Still, automation should not remove human accountability from managed security services. MSSPs need defensible workflows, especially when their decisions affect patching priorities, customer communications, and risk acceptance.
“That said, trust and explainability remain essential in managed service environments,” Pan said. “MSSPs need clear context on why a vulnerability is being prioritized, what attacker activity supports that determination, what protection has been applied, and what remediation guidance should be communicated to each customer.”

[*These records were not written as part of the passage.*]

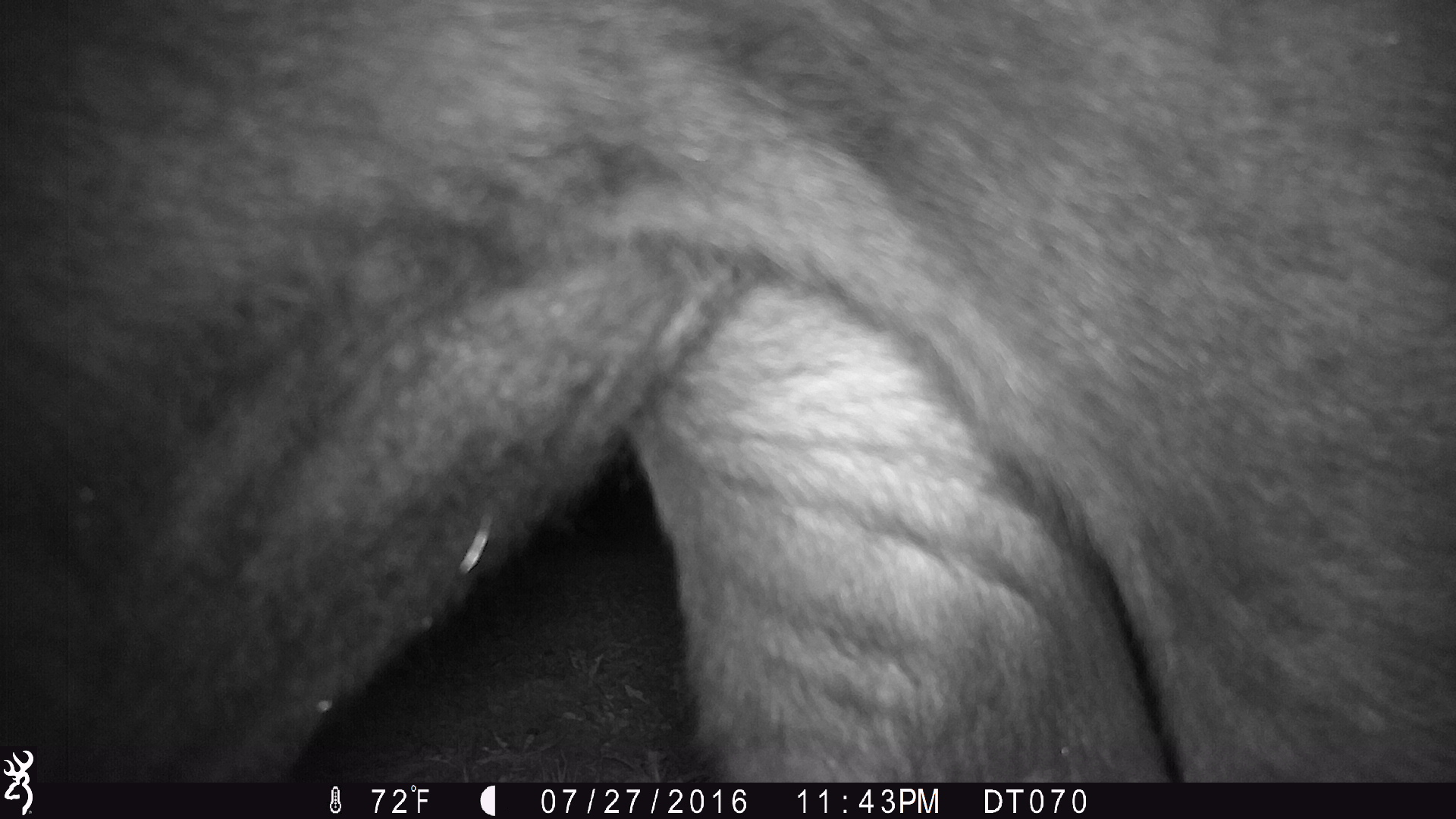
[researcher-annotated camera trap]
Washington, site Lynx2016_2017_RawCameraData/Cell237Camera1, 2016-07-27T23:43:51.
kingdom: Animalia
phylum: Chordata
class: Mammalia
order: Artiodactyla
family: Bovidae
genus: Bos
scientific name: Bos taurus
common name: domestic cattle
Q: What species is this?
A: Domestic cattle (Bos taurus).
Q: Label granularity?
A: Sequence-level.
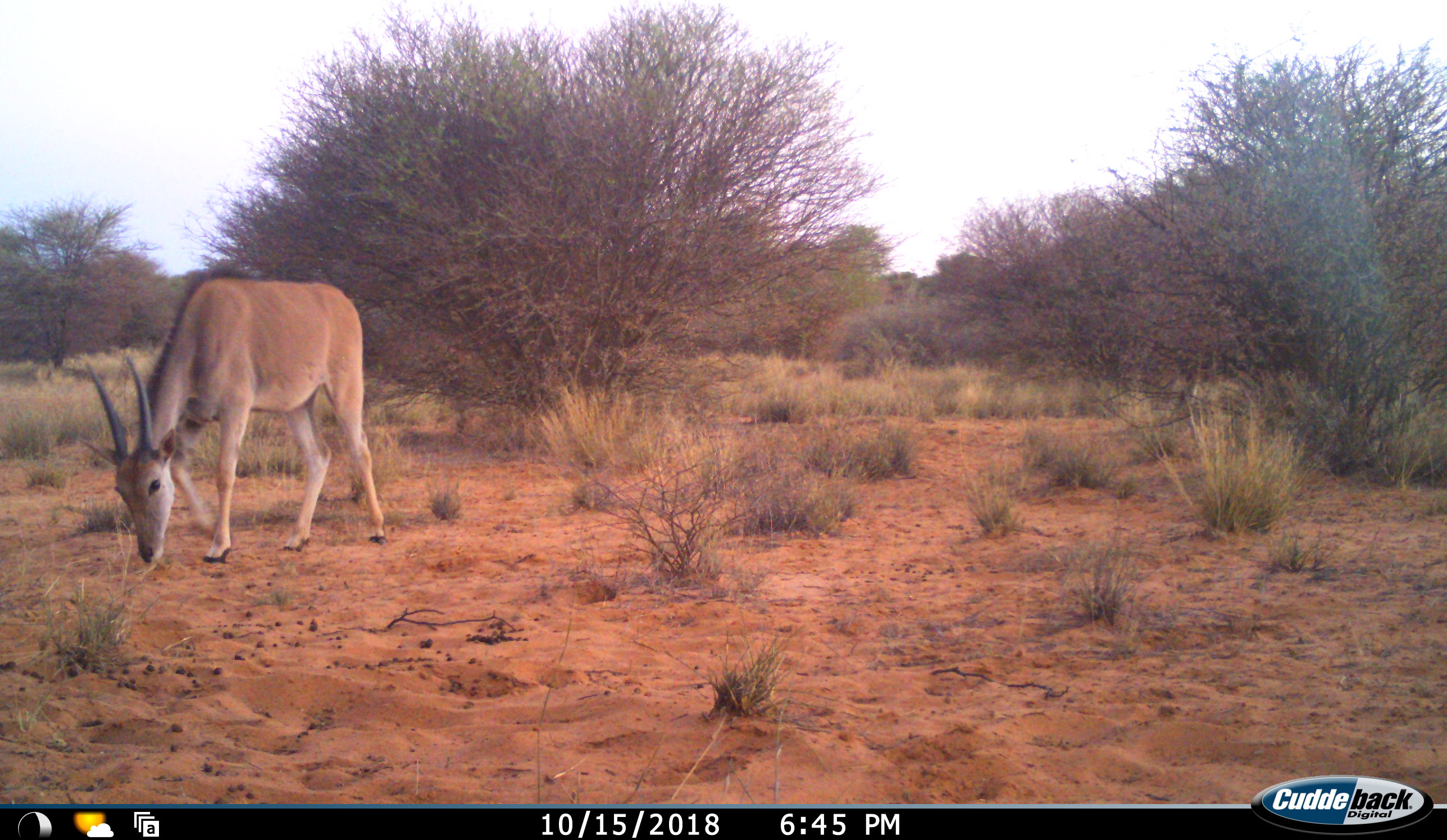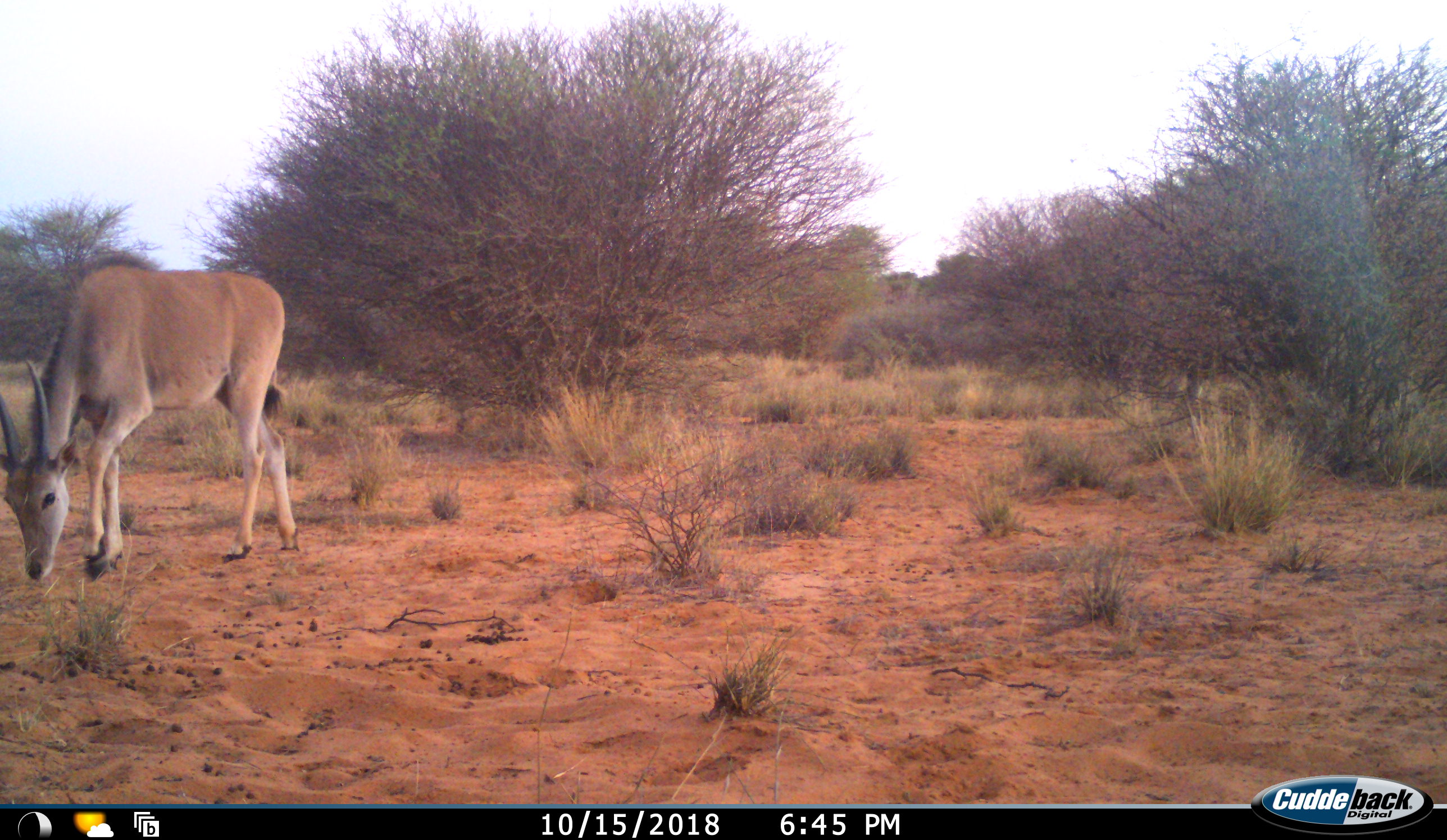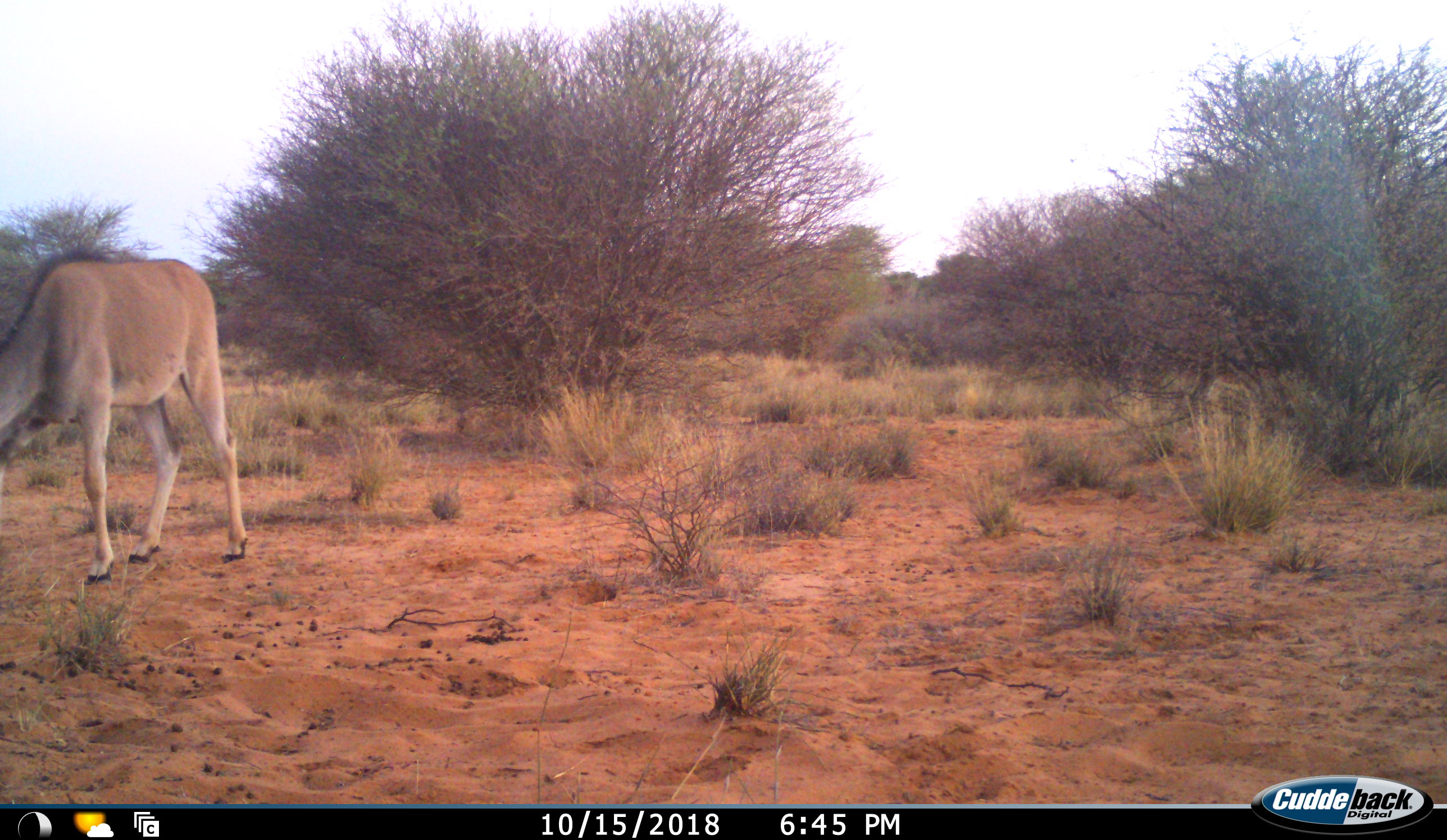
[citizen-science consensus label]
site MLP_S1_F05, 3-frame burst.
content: unidentified animal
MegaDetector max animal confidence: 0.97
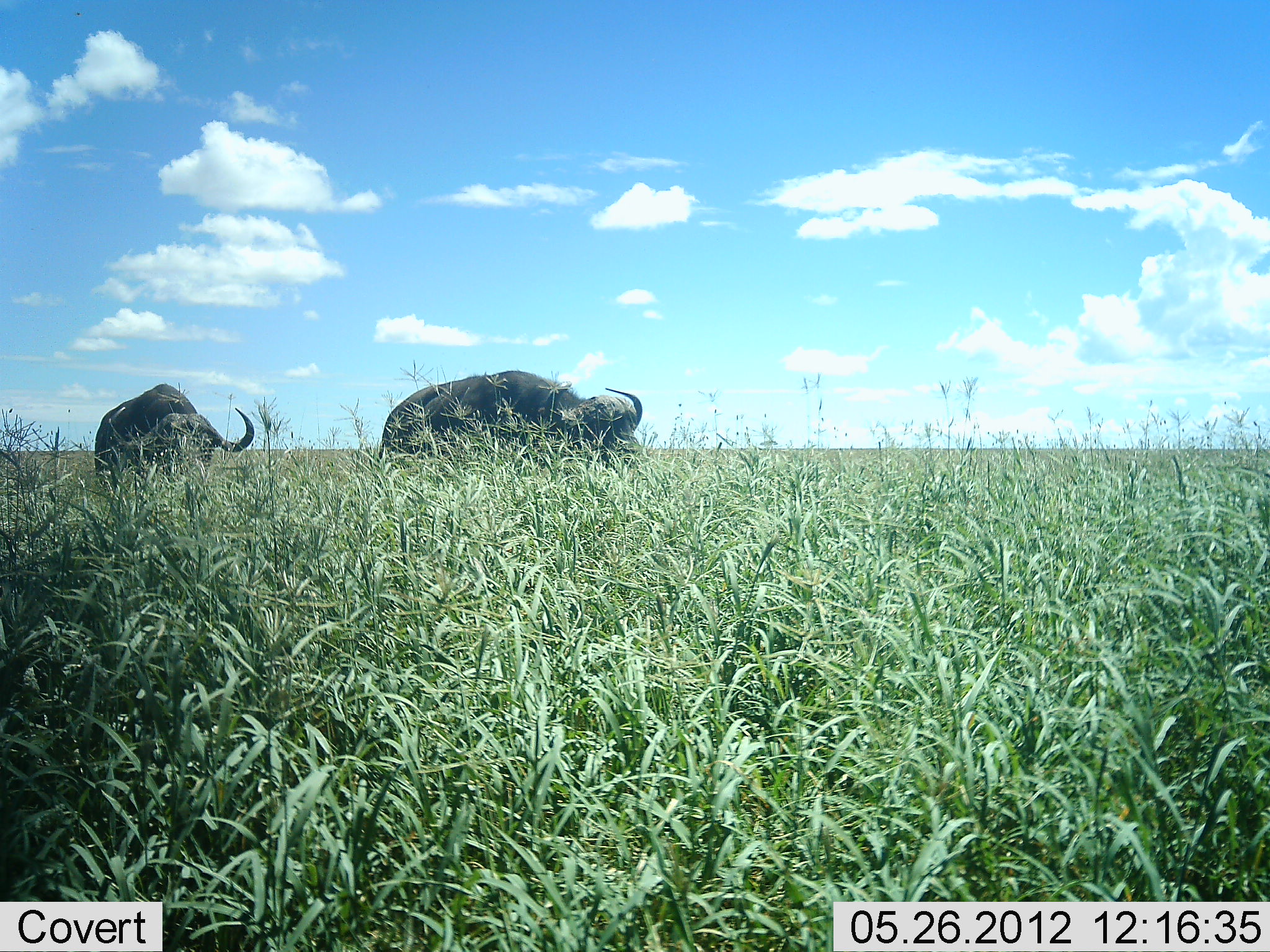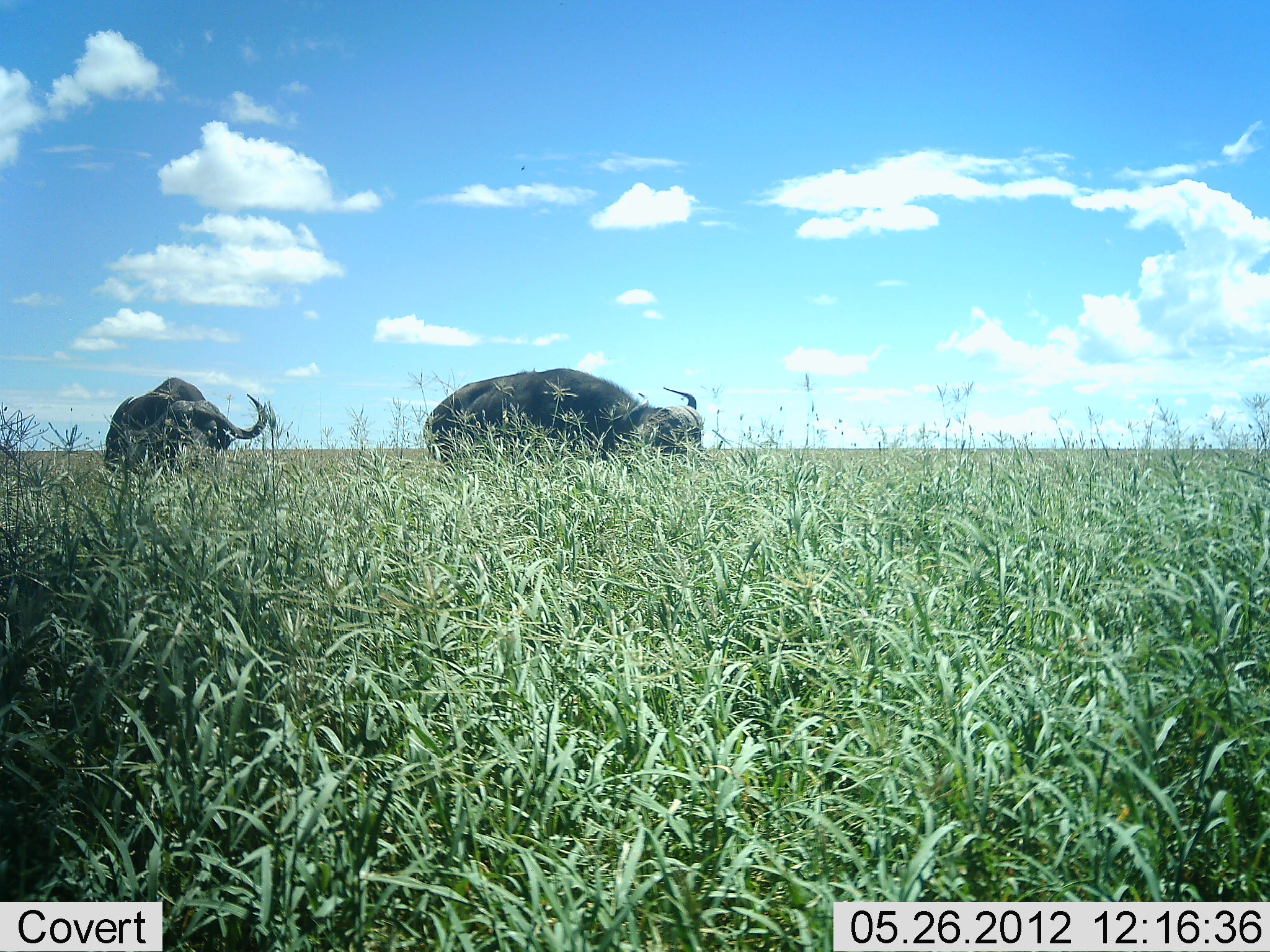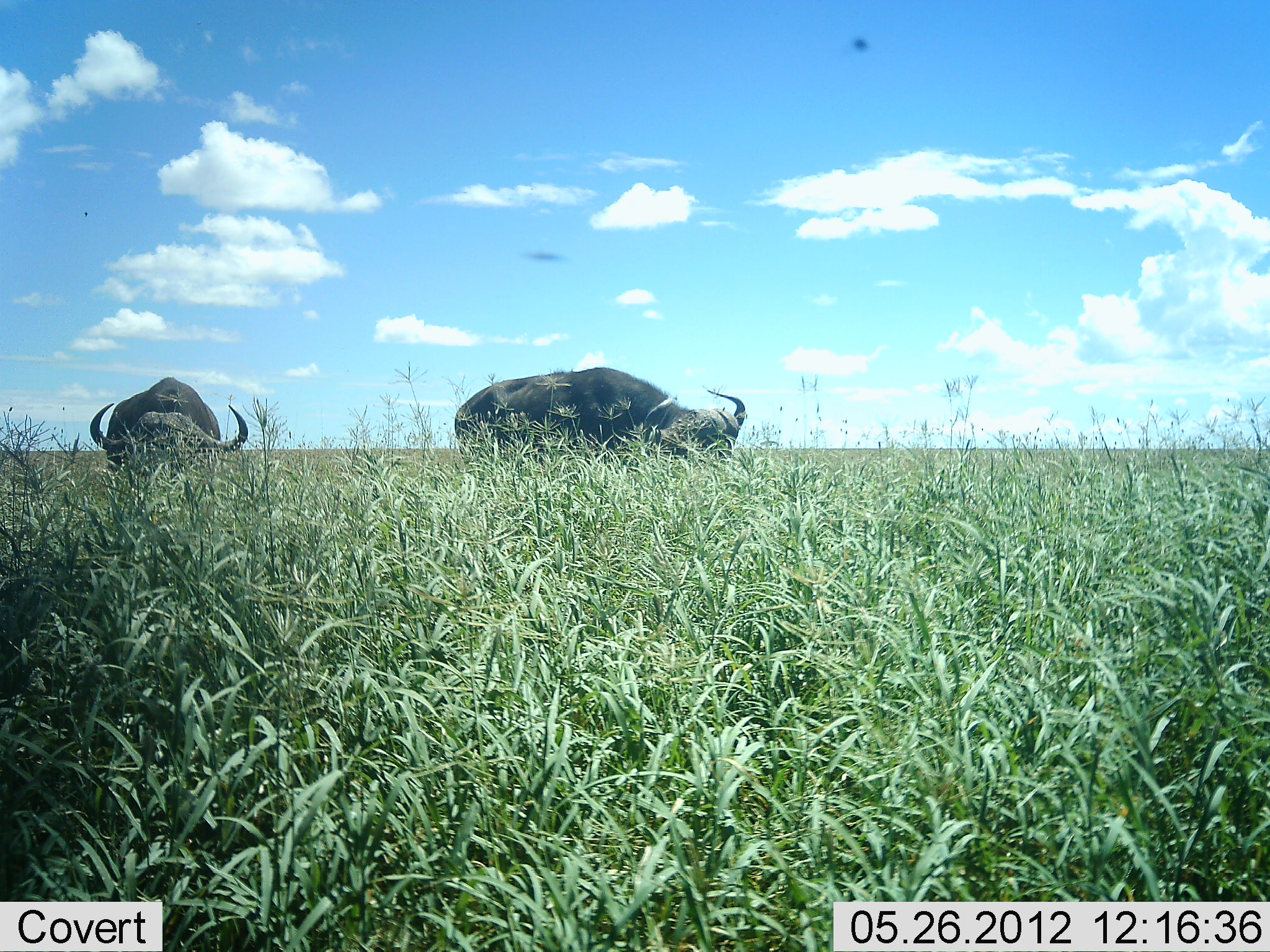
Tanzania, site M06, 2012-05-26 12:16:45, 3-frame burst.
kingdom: Animalia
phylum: Chordata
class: Mammalia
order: Artiodactyla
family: Bovidae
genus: Syncerus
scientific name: Syncerus caffer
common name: cape buffalo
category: buffalo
Buffalo (cape buffalo) (Syncerus caffer), count 2. Behavior (volunteer vote fractions): standing 6%, resting 0%, moving 69%, interacting 0%. Young present (vote fraction): 0%. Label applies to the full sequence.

AI increases pressure on vulnerability teams
Proofpoint is also connecting the launch to the rise of AI-driven threats. The company says AI can help attackers find and use vulnerabilities faster.
But AI is not the only issue. Security teams were already dealing with too many vulnerabilities, too many alerts, and not enough staff. AI could make that problem worse by helping attackers move faster. Data on active exploitation can help because it shows what attackers are doing right now.
Proofpoint says its 2026 research found 12 actively exploited CVEs, compared with eight listed in CISA’s Known Exploited Vulnerabilities catalog at the time of the announcement. That does not mean teams should ignore CISA KEV. It means some organizations may want more sources of exploit intelligence to spot risk earlier.
Proofpoint’s Active Exploits Protection addresses a real problem: security teams are overloaded, and attackers often move faster than patch cycles. For MSSPs, this is important. Instead of treating every critical vulnerability the same way, they can help customers focus on the flaws attackers are actually using and reduce risk while patching catches up.